You wouldn’t form a business partnership with someone unless you thought that you were compatible and your future together was bright.
But what if it isn’t? Partnerships sometimes come apart at the seams. A good partnership agreement can often prevent that from happening — or at least mitigate the fallout. Here are a few important questions every partnership agreement should address:
- What kind of money does each party bring to the deal? You need to clearly spell out each person’s financial contributions to your company.
- Who is the boss? You need to establish a clear division of work and decide who has control over each part of the operations.
- How do you settle a disagreement? Even great partners are bound to argue occasionally. If you can’t resolve the issue alone, what method will be used?

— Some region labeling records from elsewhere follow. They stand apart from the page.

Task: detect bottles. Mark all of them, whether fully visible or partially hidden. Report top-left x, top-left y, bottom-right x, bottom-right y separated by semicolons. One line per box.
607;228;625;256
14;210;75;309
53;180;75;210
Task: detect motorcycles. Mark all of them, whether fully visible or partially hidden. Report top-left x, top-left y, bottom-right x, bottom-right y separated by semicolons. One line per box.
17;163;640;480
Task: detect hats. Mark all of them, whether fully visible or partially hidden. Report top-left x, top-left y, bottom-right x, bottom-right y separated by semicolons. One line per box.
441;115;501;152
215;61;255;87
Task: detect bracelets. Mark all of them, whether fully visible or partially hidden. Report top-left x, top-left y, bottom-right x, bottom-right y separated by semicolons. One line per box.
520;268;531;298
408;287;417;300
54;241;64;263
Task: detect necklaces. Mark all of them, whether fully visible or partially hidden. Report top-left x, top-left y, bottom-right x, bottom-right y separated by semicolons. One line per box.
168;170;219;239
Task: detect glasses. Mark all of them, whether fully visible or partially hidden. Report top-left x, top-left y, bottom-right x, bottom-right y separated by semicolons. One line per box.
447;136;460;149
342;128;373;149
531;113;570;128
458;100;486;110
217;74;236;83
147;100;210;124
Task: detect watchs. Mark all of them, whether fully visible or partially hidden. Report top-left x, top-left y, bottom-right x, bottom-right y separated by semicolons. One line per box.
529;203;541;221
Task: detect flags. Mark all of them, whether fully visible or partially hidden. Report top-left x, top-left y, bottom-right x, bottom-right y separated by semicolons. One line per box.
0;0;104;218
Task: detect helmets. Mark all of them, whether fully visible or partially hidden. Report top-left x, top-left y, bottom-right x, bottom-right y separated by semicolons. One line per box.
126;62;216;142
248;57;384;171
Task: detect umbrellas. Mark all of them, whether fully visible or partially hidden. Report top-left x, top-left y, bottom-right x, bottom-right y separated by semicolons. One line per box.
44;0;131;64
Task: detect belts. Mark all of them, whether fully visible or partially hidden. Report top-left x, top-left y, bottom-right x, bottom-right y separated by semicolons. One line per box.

- What property belongs to the business? If you’re starting a shop in the garage, you may think the answers are obvious. But who owns the client list, logos, designs and social media sites? Nail down what belongs to the business in case there are problems later.
- How will income be paid? You don’t want to start out with differing expectations about how the profits will be disbursed (and what has to go back into the business).
- What happens if someone leaves? One of you may become incapacitated, die, retire or simply move on. What happens to that person’s share of the business?
- Is there an exit strategy? Maybe your entire goal is to build something that attracts a larger brand’s attention so that you can sell your company for a profit. Are you and your partner on the same page about how that should happen and what price is the trigger?
Good partnership agreements take planning and skill. Don’t be afraid to get experienced legal assistance with yours.